Still, these transactions are facilitated through third parties (separate from the consumer’s main banking provider) and lack the direct security and compliance oversight that holds federally-regulated banks to a higher standard than fintechs and other financial service providers. The emergence of FedNow changes this by providing an opportunity for all U.S. banks to offer real-time payments directly to their customers through a central, regulated system. 

The challenge, however, is getting consumers to transition away from the services they’ve become accustomed to in order for FedNow to see the same level of adoption as these other services. And because integrating with FedNow means that banks have to offer instant payments themselves, rather than handing them off to a third party, many are facing various technological challenges in building new capabilities on top of their internal legacy systems.  

In Europe—where offering instant payments is now federally-mandated practice for all banks and financial institutions—organizations are finding that digital, cloud-based infrastructures offer them the flexibility that they need to make instant payments part of their core offerings.

Compared to legacy systems that require routine downtime and manual oversight, these modern architectures provide autonomous, around-the-clock services that enable consumers and businesses to transact in real-time at any time, from anywhere. They’re also highly scalable, which means that organizations can easily accommodate more and more transaction volume through SEPA, FedNow, or any other service as they increase in adoption.

U.S. banks and financial institutions will need to undergo these same transformations as they work to adjust to evolving regulations—and ultimately, outpace the instant payments offerings of other banks, as well as their non-bank competitors.

Businesses and Banks Alike 

The ability to transfer funds directly from one account to another through pay-by-bank is another payment option that’s seeing far less adoption in the U.S. than overseas.

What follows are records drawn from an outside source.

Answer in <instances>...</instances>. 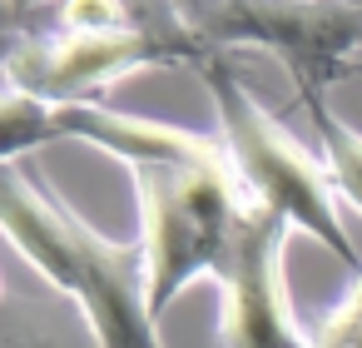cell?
I'll return each instance as SVG.
<instances>
[{
	"instance_id": "obj_1",
	"label": "cell",
	"mask_w": 362,
	"mask_h": 348,
	"mask_svg": "<svg viewBox=\"0 0 362 348\" xmlns=\"http://www.w3.org/2000/svg\"><path fill=\"white\" fill-rule=\"evenodd\" d=\"M0 224L50 288L70 293L85 308L105 348H164L159 313L144 293L139 239L119 244L90 229L45 174L25 169V159L6 164V219Z\"/></svg>"
},
{
	"instance_id": "obj_2",
	"label": "cell",
	"mask_w": 362,
	"mask_h": 348,
	"mask_svg": "<svg viewBox=\"0 0 362 348\" xmlns=\"http://www.w3.org/2000/svg\"><path fill=\"white\" fill-rule=\"evenodd\" d=\"M199 80L214 100L218 115V140L228 150V164L243 184V194L253 204H263L268 214H278L293 234L317 239L337 264L362 274V254L347 234V219L337 209V189L327 174V159L317 150H308L258 95L253 85L223 60V55H204L199 60Z\"/></svg>"
},
{
	"instance_id": "obj_3",
	"label": "cell",
	"mask_w": 362,
	"mask_h": 348,
	"mask_svg": "<svg viewBox=\"0 0 362 348\" xmlns=\"http://www.w3.org/2000/svg\"><path fill=\"white\" fill-rule=\"evenodd\" d=\"M134 174L139 199V249H144V293L149 308H164L194 284L214 279L233 229L248 209V194L233 164H144Z\"/></svg>"
},
{
	"instance_id": "obj_4",
	"label": "cell",
	"mask_w": 362,
	"mask_h": 348,
	"mask_svg": "<svg viewBox=\"0 0 362 348\" xmlns=\"http://www.w3.org/2000/svg\"><path fill=\"white\" fill-rule=\"evenodd\" d=\"M179 16L209 55L228 45L273 50L298 100L327 95V85L357 75L362 60V11L342 0H179Z\"/></svg>"
},
{
	"instance_id": "obj_5",
	"label": "cell",
	"mask_w": 362,
	"mask_h": 348,
	"mask_svg": "<svg viewBox=\"0 0 362 348\" xmlns=\"http://www.w3.org/2000/svg\"><path fill=\"white\" fill-rule=\"evenodd\" d=\"M209 50L149 26L129 30H11L6 45V85H21L40 100L75 105V100H100L119 80L154 70V65H199Z\"/></svg>"
},
{
	"instance_id": "obj_6",
	"label": "cell",
	"mask_w": 362,
	"mask_h": 348,
	"mask_svg": "<svg viewBox=\"0 0 362 348\" xmlns=\"http://www.w3.org/2000/svg\"><path fill=\"white\" fill-rule=\"evenodd\" d=\"M288 224L248 199L233 244L214 274L218 288V343L223 348H317V333L298 323L288 293Z\"/></svg>"
},
{
	"instance_id": "obj_7",
	"label": "cell",
	"mask_w": 362,
	"mask_h": 348,
	"mask_svg": "<svg viewBox=\"0 0 362 348\" xmlns=\"http://www.w3.org/2000/svg\"><path fill=\"white\" fill-rule=\"evenodd\" d=\"M55 115H60V140H80L90 150L119 159L124 169H144V164H228L223 140L194 135L184 125L144 120V115L115 110L105 100L55 105Z\"/></svg>"
},
{
	"instance_id": "obj_8",
	"label": "cell",
	"mask_w": 362,
	"mask_h": 348,
	"mask_svg": "<svg viewBox=\"0 0 362 348\" xmlns=\"http://www.w3.org/2000/svg\"><path fill=\"white\" fill-rule=\"evenodd\" d=\"M0 348H105L85 308L50 288V293H25L21 284H6L0 298Z\"/></svg>"
},
{
	"instance_id": "obj_9",
	"label": "cell",
	"mask_w": 362,
	"mask_h": 348,
	"mask_svg": "<svg viewBox=\"0 0 362 348\" xmlns=\"http://www.w3.org/2000/svg\"><path fill=\"white\" fill-rule=\"evenodd\" d=\"M303 110H308V120H313L317 155L327 159V174H332L337 199H342V204H352V209L362 214V130H357V125H347V120L327 105V95L303 100Z\"/></svg>"
},
{
	"instance_id": "obj_10",
	"label": "cell",
	"mask_w": 362,
	"mask_h": 348,
	"mask_svg": "<svg viewBox=\"0 0 362 348\" xmlns=\"http://www.w3.org/2000/svg\"><path fill=\"white\" fill-rule=\"evenodd\" d=\"M55 140H60L55 100H40L21 85H6V95H0V155H6V164H21L30 150L55 145Z\"/></svg>"
},
{
	"instance_id": "obj_11",
	"label": "cell",
	"mask_w": 362,
	"mask_h": 348,
	"mask_svg": "<svg viewBox=\"0 0 362 348\" xmlns=\"http://www.w3.org/2000/svg\"><path fill=\"white\" fill-rule=\"evenodd\" d=\"M317 348H362V298L347 288L342 303L322 318L317 328Z\"/></svg>"
},
{
	"instance_id": "obj_12",
	"label": "cell",
	"mask_w": 362,
	"mask_h": 348,
	"mask_svg": "<svg viewBox=\"0 0 362 348\" xmlns=\"http://www.w3.org/2000/svg\"><path fill=\"white\" fill-rule=\"evenodd\" d=\"M35 6H50V0H6V11H11V26H16L25 11H35ZM60 6H65V0H60Z\"/></svg>"
},
{
	"instance_id": "obj_13",
	"label": "cell",
	"mask_w": 362,
	"mask_h": 348,
	"mask_svg": "<svg viewBox=\"0 0 362 348\" xmlns=\"http://www.w3.org/2000/svg\"><path fill=\"white\" fill-rule=\"evenodd\" d=\"M342 6H357V11H362V0H342Z\"/></svg>"
},
{
	"instance_id": "obj_14",
	"label": "cell",
	"mask_w": 362,
	"mask_h": 348,
	"mask_svg": "<svg viewBox=\"0 0 362 348\" xmlns=\"http://www.w3.org/2000/svg\"><path fill=\"white\" fill-rule=\"evenodd\" d=\"M357 75H362V60H357Z\"/></svg>"
}]
</instances>
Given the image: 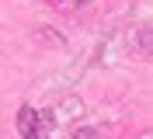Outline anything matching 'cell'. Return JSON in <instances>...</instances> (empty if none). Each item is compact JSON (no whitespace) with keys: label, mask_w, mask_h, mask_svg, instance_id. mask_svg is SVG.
Here are the masks:
<instances>
[{"label":"cell","mask_w":153,"mask_h":139,"mask_svg":"<svg viewBox=\"0 0 153 139\" xmlns=\"http://www.w3.org/2000/svg\"><path fill=\"white\" fill-rule=\"evenodd\" d=\"M18 129L25 139H49V115L35 108H21L18 111Z\"/></svg>","instance_id":"obj_1"}]
</instances>
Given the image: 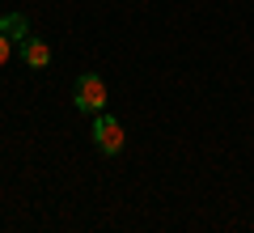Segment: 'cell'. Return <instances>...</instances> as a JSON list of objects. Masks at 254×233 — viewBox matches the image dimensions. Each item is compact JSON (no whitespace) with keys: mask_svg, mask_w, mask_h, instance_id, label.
Here are the masks:
<instances>
[{"mask_svg":"<svg viewBox=\"0 0 254 233\" xmlns=\"http://www.w3.org/2000/svg\"><path fill=\"white\" fill-rule=\"evenodd\" d=\"M72 102H76L81 115H102L106 102H110L106 81H102L98 72H81V77H76V89H72Z\"/></svg>","mask_w":254,"mask_h":233,"instance_id":"6da1fadb","label":"cell"},{"mask_svg":"<svg viewBox=\"0 0 254 233\" xmlns=\"http://www.w3.org/2000/svg\"><path fill=\"white\" fill-rule=\"evenodd\" d=\"M9 55H13V38L0 30V64H9Z\"/></svg>","mask_w":254,"mask_h":233,"instance_id":"5b68a950","label":"cell"},{"mask_svg":"<svg viewBox=\"0 0 254 233\" xmlns=\"http://www.w3.org/2000/svg\"><path fill=\"white\" fill-rule=\"evenodd\" d=\"M0 30H4L9 38H17V43H21V38H30L26 34V17H17V13H9V17L0 21Z\"/></svg>","mask_w":254,"mask_h":233,"instance_id":"277c9868","label":"cell"},{"mask_svg":"<svg viewBox=\"0 0 254 233\" xmlns=\"http://www.w3.org/2000/svg\"><path fill=\"white\" fill-rule=\"evenodd\" d=\"M21 60H26L30 68H47V64H51V47L30 34V38H21Z\"/></svg>","mask_w":254,"mask_h":233,"instance_id":"3957f363","label":"cell"},{"mask_svg":"<svg viewBox=\"0 0 254 233\" xmlns=\"http://www.w3.org/2000/svg\"><path fill=\"white\" fill-rule=\"evenodd\" d=\"M123 123H119L115 115H106V110H102V115H93V144H98L102 153H106V157H115V153H123Z\"/></svg>","mask_w":254,"mask_h":233,"instance_id":"7a4b0ae2","label":"cell"}]
</instances>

European financial service provider Klarna, for example, recently launched a new pay-by-bank feature that enables consumers to bypass card networks and pay directly from their bank account with the click of a button.

One of the main reasons for the quieter landscape in the U.S. is the lack of standardized open banking frameworks that has made it difficult to share data and account information between institutions, and then enable quicker and more effective payments directly from bank accounts. 

Once these systems are in place, banks and financial institutions will be able to demonstrate to their customers how pay-by-bank presents a more attractive offering than other payment methods for consumers and businesses alike, thanks to its ability to eliminate card processing fees and lengthy transaction approvals. 

From there, they can leverage open banking to streamline processes and make pay-by-bank a secure, and compliant offering that customers can leverage for their everyday expenses, bill pay and more. 

Taking a look at the experiences of banks and financial institutions in Europe and other global markets can offer U.S. organizations tangible evidence of the financial capabilities that are on the horizon 

Making internal preparations to capitalize on the latest open banking, instant payments and pay-by-bank capabilities isn’t just a matter of staying ahead of trends—but protecting financial institutions’ overarching market share, reputation and compliance standing.